A droite un « rio » où du linge sèche aux fenêtres. Les immeubles semblent être des appartements ou des maisons particulières (et non des hôtels). Les portes donnent directement sur le canal se qui témoigne du mode de vie vénitien dans sa contrainte de l’eau qui lui donne son originalité.
La maison en premier plan est de type traditionnel vénitien, en brique avec des détails recherchés comme cette fenêtre d’inspiration antique style temple avec un fronton et des colonnettes en marbre. Les jardinières suspendues apportent de la verdure.
Le reflet dans le canal donne à la maison de l’arrière-plan un reflet presque symétrique.

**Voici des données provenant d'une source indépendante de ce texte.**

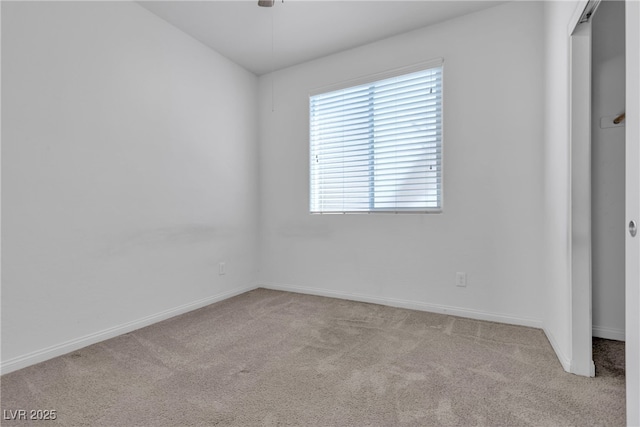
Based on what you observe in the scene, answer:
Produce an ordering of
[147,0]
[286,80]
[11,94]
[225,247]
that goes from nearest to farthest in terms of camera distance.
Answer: [11,94]
[147,0]
[225,247]
[286,80]

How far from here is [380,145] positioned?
3.15 m

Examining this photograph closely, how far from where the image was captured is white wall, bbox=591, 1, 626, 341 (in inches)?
87.0

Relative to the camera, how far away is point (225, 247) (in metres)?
3.42

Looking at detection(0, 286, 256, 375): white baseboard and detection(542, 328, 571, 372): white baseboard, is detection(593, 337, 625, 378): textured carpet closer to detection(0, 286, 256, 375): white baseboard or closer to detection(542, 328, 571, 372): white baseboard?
detection(542, 328, 571, 372): white baseboard

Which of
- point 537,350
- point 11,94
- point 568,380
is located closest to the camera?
point 568,380

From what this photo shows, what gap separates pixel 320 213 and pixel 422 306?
1.40 meters

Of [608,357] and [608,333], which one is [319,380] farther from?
[608,333]

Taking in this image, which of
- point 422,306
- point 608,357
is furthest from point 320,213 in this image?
point 608,357

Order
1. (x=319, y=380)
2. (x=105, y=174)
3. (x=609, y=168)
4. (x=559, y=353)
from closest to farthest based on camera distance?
(x=319, y=380)
(x=559, y=353)
(x=609, y=168)
(x=105, y=174)

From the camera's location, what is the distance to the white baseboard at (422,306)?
255cm

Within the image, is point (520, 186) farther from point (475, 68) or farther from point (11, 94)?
point (11, 94)

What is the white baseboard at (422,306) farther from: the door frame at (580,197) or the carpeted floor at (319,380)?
the door frame at (580,197)
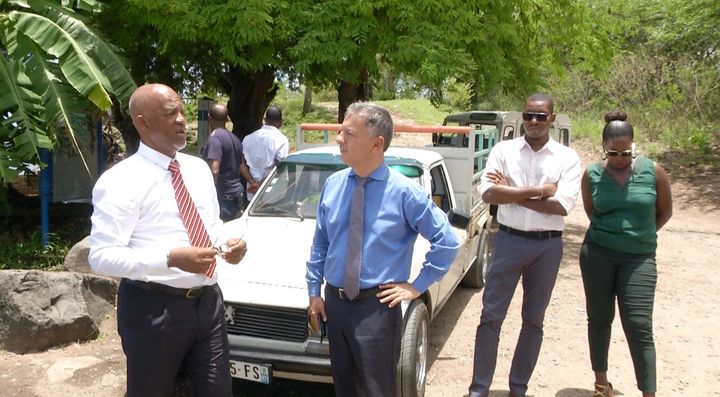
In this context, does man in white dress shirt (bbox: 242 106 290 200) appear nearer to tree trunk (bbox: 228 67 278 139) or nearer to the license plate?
the license plate

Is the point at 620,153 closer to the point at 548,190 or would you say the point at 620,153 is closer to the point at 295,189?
the point at 548,190

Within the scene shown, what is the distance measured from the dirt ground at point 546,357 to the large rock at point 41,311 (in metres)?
0.10

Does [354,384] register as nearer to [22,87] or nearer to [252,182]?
[252,182]

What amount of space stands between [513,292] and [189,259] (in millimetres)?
2293

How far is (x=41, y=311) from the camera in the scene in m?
5.11

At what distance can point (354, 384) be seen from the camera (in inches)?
117

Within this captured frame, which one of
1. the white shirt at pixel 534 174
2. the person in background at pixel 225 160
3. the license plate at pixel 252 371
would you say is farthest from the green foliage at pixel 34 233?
the white shirt at pixel 534 174

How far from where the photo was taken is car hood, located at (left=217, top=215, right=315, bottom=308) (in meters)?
3.95

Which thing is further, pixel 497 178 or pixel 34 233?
pixel 34 233

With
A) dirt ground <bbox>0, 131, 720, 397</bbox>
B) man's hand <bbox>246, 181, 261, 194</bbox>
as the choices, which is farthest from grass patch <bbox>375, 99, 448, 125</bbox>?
man's hand <bbox>246, 181, 261, 194</bbox>

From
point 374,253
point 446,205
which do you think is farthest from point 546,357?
point 374,253

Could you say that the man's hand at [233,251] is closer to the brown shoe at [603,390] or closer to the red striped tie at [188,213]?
the red striped tie at [188,213]

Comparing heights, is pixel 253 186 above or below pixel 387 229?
below

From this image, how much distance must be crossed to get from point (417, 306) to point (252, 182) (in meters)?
3.44
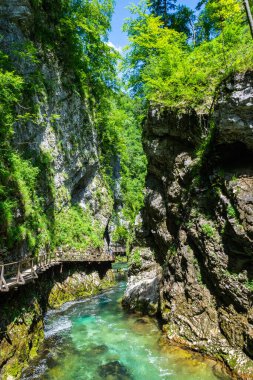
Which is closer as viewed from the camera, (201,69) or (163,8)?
(201,69)

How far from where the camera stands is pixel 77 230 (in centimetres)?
2614

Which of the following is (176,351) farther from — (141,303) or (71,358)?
(141,303)

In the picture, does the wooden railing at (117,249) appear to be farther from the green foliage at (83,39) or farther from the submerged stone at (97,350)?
the submerged stone at (97,350)

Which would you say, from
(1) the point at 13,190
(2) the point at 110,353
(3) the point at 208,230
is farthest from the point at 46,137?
(2) the point at 110,353

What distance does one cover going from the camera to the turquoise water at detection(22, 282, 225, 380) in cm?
1011

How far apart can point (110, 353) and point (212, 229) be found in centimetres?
647

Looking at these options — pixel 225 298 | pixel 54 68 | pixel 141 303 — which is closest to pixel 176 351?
pixel 225 298

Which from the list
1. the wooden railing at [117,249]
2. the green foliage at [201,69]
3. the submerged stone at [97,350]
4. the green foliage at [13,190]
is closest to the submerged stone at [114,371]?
the submerged stone at [97,350]

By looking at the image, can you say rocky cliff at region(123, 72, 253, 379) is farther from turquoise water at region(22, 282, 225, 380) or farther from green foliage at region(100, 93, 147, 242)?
green foliage at region(100, 93, 147, 242)

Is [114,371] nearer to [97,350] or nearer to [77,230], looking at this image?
[97,350]

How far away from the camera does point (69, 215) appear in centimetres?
2617

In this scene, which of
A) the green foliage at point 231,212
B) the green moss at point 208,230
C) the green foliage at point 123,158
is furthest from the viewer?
the green foliage at point 123,158

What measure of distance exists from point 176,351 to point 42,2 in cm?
2696

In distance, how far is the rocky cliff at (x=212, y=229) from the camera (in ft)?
33.6
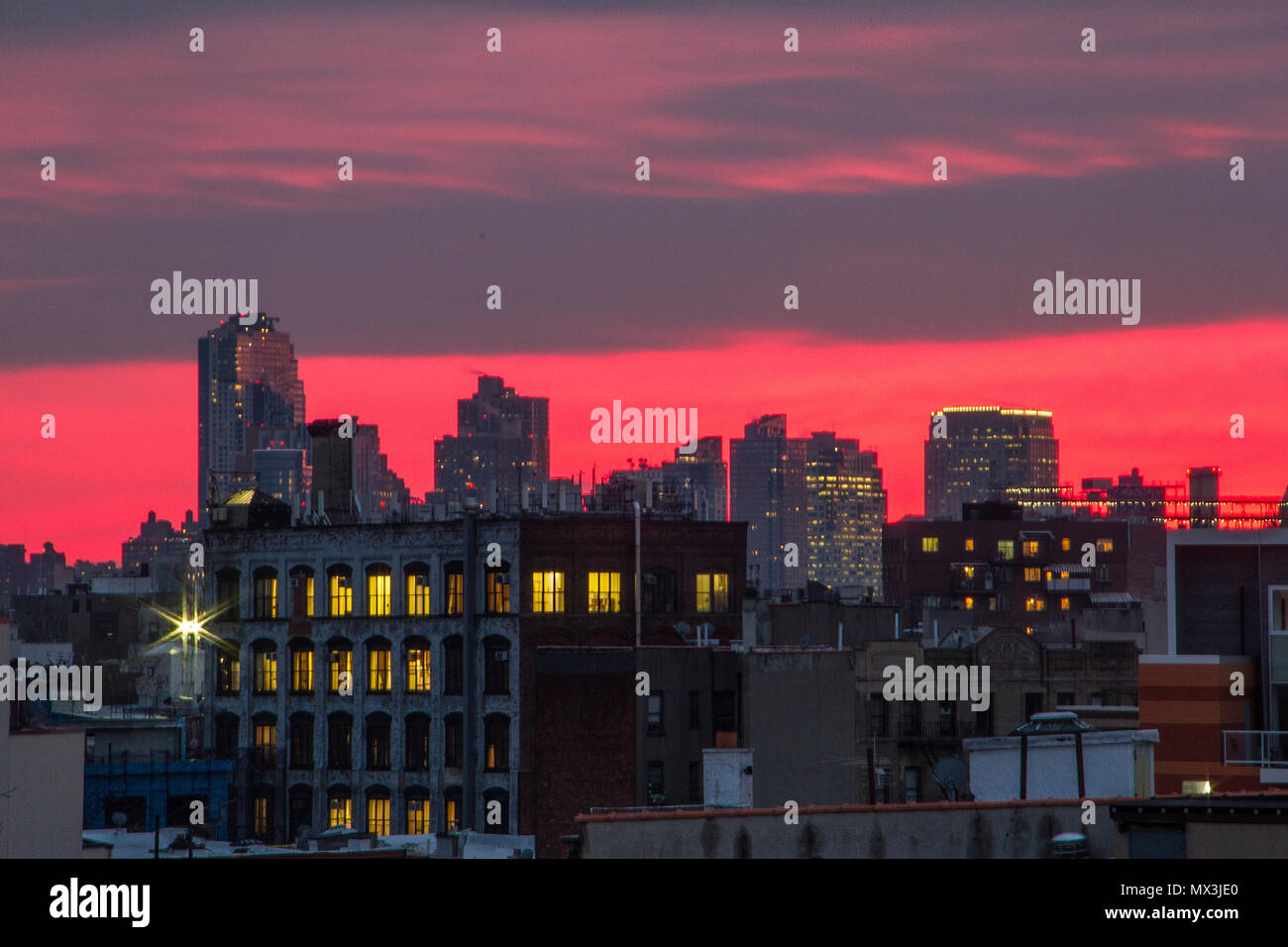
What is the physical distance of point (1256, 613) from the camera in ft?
181

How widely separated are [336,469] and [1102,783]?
70.6 metres

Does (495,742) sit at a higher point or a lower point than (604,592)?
lower

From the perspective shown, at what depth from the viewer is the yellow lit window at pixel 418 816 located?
9631 cm

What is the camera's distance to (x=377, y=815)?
324 ft

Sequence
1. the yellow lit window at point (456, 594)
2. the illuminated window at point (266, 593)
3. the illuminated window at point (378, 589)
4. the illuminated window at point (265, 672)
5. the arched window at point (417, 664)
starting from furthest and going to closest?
1. the illuminated window at point (266, 593)
2. the illuminated window at point (265, 672)
3. the illuminated window at point (378, 589)
4. the arched window at point (417, 664)
5. the yellow lit window at point (456, 594)

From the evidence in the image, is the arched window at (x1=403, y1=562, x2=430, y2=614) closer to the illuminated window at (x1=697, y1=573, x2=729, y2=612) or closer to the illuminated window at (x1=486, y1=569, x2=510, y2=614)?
the illuminated window at (x1=486, y1=569, x2=510, y2=614)

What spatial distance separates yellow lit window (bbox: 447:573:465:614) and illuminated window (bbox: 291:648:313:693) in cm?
923

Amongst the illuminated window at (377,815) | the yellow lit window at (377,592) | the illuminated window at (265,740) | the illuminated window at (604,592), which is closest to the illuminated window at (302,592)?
the yellow lit window at (377,592)

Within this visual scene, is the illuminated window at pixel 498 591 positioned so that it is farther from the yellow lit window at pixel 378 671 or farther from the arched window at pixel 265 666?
the arched window at pixel 265 666

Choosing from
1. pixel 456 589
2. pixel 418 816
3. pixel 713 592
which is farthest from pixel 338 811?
pixel 713 592

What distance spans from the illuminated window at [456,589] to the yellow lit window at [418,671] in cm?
243

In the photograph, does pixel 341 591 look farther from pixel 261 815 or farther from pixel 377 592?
pixel 261 815

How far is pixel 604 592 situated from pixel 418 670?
978cm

Cette photo révèle deux réalités de Venise. La première est la Venise touristique illustrée par la « calle », celle qui vit de sa façade pittoresque et romantique, du poids de son histoire, de ses trésors artistiques. Venise est menacée par son succès. Faisant rêver le monde entier, la ville est depuis longtemps considérée comme incontournable et l’expansion du tourisme fait considérablement augmenter son nombre de visiteurs. On parle de tourisme de masse (23 millions de touristes en 2011) mais la réputation et le succès de la ville des Doges ne contribue pas forcément à sa prospérité et sa sauvegarde. Si le tourisme est sa principale activité économique, c’est aussi la principale menace de son écosystème et de son patrimoine. Les bateaux de croisière qui déversent des milliers de touristes chaque mois endommagent les fonds de la Lagune et le système de pilotis sur lequel repose la ville sans vraiment rapporter à la ville car ces visiteurs ne sont que de passages, ils ne résident pas en hôtel, profitent de l’atmosphère vénitienne une journée mais prennent rarement le temps de courir les musées.
La seconde est la Venise des Vénitiens, celle de l’envers du décor dont certains touristes recherchent l’authenticité, comme cet homme qui se penche vers le rio. Elle est encore plus fragile, la ville n’est pas économiquement dynamique en dehors du tourisme et elle est désindustrialisée. Vivre à Venise est un vrai défi, la multiplication des aqua alta et l’invasion touristique font fuir un nombre croissant de Vénitiens. La ville est donc en déclin démographique, sur ses 50000 résidents, elle en perd mille par an. Le colossal système Moïse sauverait Venise des eaux et simplifierait la vie des Vénitiens mais ne retiendra pas le flot de Vénitiens qui fuit le navire.

Venise est une ville aux multiples visages, ce qui renforce son charme et en fait un objet d’étude intéressant. Elle a une urbanisation hors du commun.
La photo illustre un sentiment qui m’a frappé durant ce voyage, celui d’une Venise sans Vénitiens. C’est une ville que l’on découvre sans approcher sa population, ce que je trouve dommage. Seules ses petites ruelles et ses canaux révèlent la vie authentique vénitienne. Je vois le linge qui pend aux fenêtres comme preuve que la ville n’est pas qu’un décor. C’est pour cela que j’ai préféré cet aspect aux grandes places attrapes-touristes. La calle mis en parallèle avec le rio montre le fragile équilibre vénitien, l’eau à la fois source de vie et danger de mort pour la mythique cité de la Lagune.